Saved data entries
┄┄┄┄┄┄

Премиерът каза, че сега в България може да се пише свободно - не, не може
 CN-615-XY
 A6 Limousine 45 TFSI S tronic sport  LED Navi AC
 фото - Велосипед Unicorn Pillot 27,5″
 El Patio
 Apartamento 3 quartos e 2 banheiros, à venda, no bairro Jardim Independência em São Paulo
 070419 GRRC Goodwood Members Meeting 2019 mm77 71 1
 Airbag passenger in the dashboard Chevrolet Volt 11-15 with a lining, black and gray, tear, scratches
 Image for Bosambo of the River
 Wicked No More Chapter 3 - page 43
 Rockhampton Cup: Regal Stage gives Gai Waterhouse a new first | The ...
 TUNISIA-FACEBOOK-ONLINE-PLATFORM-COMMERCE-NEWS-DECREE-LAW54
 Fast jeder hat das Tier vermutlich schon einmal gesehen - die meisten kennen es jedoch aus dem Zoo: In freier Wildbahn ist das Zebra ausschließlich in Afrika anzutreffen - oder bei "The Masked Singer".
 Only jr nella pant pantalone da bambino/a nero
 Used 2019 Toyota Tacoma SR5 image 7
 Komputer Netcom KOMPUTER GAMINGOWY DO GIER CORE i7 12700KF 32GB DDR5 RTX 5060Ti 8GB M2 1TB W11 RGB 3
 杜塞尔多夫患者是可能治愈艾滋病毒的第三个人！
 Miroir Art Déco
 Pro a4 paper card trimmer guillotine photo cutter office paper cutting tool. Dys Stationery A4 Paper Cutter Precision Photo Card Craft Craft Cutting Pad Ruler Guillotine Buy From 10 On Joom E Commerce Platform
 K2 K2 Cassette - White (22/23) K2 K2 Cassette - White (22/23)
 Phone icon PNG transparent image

┄┄┄┄┄┄

» **Work instruction**: Extract each of the records above, one per line, keeping every word and character unchanged.

» **Task response**:
Премиерът каза, че сега в България може да се пише свободно - не, не може
 CN-615-XY
 A6 Limousine 45 TFSI S tronic sport  LED Navi AC
 фото - Велосипед Unicorn Pillot 27,5″
 El Patio
 Apartamento 3 quartos e 2 banheiros, à venda, no bairro Jardim Independência em São Paulo
 070419 GRRC Goodwood Members Meeting 2019 mm77 71 1
 Airbag passenger in the dashboard Chevrolet Volt 11-15 with a lining, black and gray, tear, scratches
 Image for Bosambo of the River
 Wicked No More Chapter 3 - page 43
 Rockhampton Cup: Regal Stage gives Gai Waterhouse a new first | The ...
 TUNISIA-FACEBOOK-ONLINE-PLATFORM-COMMERCE-NEWS-DECREE-LAW54
 Fast jeder hat das Tier vermutlich schon einmal gesehen - die meisten kennen es jedoch aus dem Zoo: In freier Wildbahn ist das Zebra ausschließlich in Afrika anzutreffen - oder bei "The Masked Singer".
 Only jr nella pant pantalone da bambino/a nero
 Used 2019 Toyota Tacoma SR5 image 7
 Komputer Netcom KOMPUTER GAMINGOWY DO GIER CORE i7 12700KF 32GB DDR5 RTX 5060Ti 8GB M2 1TB W11 RGB 3
 杜塞尔多夫患者是可能治愈艾滋病毒的第三个人！
 Miroir Art Déco
 Pro a4 paper card trimmer guillotine photo cutter office paper cutting tool. Dys Stationery A4 Paper Cutter Precision Photo Card Craft Craft Cutting Pad Ruler Guillotine Buy From 10 On Joom E Commerce Platform
 K2 K2 Cassette - White (22/23) K2 K2 Cassette - White (22/23)
 Phone icon PNG transparent image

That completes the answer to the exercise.